No.
I think me and Mr Alexander would be like oil and water on this topic.
For me this is immersion building and not doing it just helps me slowly tune out. I'm not there to passively be fed an experience. I'm there to make a story together. Give me some of the authorial control.
And as a GM, I see it as my duty to get players involved and feeling the world, caring for it. Something I wholly create is something they won't care about or feel ownership in. They might as well be watching Netflix at that point. I might as well put Netflix on and as them to give me applause for my efforts at using the remote.
The GMing advice in Daggerheart to just ask my players:
- "What does Rebecca [your PC] know about the Dachshund Gang? Who’s their leader?"
(To use one of Alexander's examples)
Well that advice solved a 40 year old problem for me that kept leading to burnout over and over again because time after time I have tried to get my players to contribute to the story and I never just thought to point blank ask them...
I know, facepalm moment... But I would go over this repeatedly in session 0s and at the beginning and end of sessions, but never in mid session did I respond after they opened a door with "Ok, what do you see in the office?"
And the first time I saw it in play in a Daggerheart game was the exact moment I knew I needed to switch from what I was doing and playing to something else.
Sure I'd already bought Daggerheart by then, I'd already decided I liked it. I already knew I wanted to play it and run it.
But that was the moment I knew I couldn't go back.
I can't look at the section of my bookshelf with D&D, GURPS, Pathfinder, and Hero system books the same way now.
I'm looking to move all that out and replace it with books from Daggerheart, Otherscape, and maybe some good PBtA games once I find them.
But back to point:
- "Robert, tell me what the name of the mountain is."
That's shared worldbuilding right there. That's how you go from "hey guys, heres my 1023 page manifesto on the NobodyCares Isles and the last 73 generations of who begat who because I think Tolkien's Silmarillion was too easy..." to "Ok, its your game as much as it is mine, the lore here - that's your character's story that you contributed. Is it going to win us a prize in literature? No. But it's ours and we can enjoy the WeAllCare Isles together."
- "You open the door and see Madame DuFerber’s bedroom. What does it look like?"
You think I'm going to spend 11 hours working on the design patterns of Madame's lingerie... I'm not a 16 year old boy anymore... So no. But hey... you can always tell us when I ask you what's in her room... and if that matters, then that's where our story is going now.
- Okay, you find some juicy blackmail on Mayor McDonald. What is it that he’s done? What evidence do you find?

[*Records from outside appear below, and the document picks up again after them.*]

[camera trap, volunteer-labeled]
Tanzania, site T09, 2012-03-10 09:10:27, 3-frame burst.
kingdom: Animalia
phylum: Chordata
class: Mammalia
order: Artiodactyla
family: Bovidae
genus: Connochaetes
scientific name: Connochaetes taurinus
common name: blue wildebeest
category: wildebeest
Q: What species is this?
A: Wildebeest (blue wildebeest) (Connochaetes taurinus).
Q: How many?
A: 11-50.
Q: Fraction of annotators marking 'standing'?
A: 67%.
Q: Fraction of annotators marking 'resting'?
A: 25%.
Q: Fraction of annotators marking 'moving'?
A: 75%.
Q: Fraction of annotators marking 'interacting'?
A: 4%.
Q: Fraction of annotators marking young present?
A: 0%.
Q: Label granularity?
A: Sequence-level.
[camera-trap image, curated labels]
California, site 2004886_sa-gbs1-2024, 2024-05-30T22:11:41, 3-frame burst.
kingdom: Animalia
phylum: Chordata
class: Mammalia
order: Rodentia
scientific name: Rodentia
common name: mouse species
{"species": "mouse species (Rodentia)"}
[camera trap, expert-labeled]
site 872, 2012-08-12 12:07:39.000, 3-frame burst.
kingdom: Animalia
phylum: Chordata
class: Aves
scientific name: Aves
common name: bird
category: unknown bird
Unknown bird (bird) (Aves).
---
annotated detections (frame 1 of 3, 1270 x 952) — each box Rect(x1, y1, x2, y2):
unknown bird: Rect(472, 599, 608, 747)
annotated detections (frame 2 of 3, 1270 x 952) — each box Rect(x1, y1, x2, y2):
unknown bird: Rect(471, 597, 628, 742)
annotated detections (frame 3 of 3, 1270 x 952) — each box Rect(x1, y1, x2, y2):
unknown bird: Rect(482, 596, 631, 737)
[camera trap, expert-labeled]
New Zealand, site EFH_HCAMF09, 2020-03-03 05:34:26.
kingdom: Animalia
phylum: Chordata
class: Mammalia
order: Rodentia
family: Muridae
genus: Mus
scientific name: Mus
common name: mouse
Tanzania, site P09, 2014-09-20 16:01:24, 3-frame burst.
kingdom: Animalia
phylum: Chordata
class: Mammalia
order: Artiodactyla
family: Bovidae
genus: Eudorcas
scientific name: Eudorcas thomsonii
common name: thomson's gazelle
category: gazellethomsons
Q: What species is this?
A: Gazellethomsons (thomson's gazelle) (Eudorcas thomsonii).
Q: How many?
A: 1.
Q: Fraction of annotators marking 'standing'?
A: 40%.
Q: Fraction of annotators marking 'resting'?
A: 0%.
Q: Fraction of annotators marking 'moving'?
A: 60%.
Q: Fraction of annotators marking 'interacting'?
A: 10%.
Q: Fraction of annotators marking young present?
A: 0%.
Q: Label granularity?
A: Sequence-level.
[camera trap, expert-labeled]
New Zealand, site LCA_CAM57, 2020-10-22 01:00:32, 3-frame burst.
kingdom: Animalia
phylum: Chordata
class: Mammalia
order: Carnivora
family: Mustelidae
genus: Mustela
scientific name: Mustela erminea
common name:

This one's just me saying "hey guys, you do realize the last time I tried to write the plot we spent 3 months chasing after some random lady who's name I pulled off a 'fabric patterns' list and then tried to make villain powers out of and the clone of Bob Marley and it all stopped being funny five minutes in... it's your turn. What's the story you actually want us to be doing here?
Yes... that villain, Paisley, was an actual super villain in my final attempt to run Mutants and Masterminds 20 years ago. I still don't know what her powers were and thankfully I managed to avoid having her in a fight longer than the game lived so I never had to figure it out.
If only I'd have just thought to ask my players "What's the name on card you found at the scene and how does it relate to someone you once had to fight". My players back then actually had lists for me. But I thought it was supposed to be only my job to deliver that stuff and never let them break the 4th wall.
"description on demand" is, for me, the "best thing since sliced bread" for tRPGs. Not that I've found a use for sliced bread in a tRPG... yet. But if I can make villain names as bad at Paisley... then just wait till I have to do a game without 'description on demand' and you'll get your sliced bread.
Sure sometimes I'll have a plot that isn't pulled off a random list of fabric patterns and actually works. But even then 'description on demand' is great for filler and bringing that plot closer to the player's imaginations.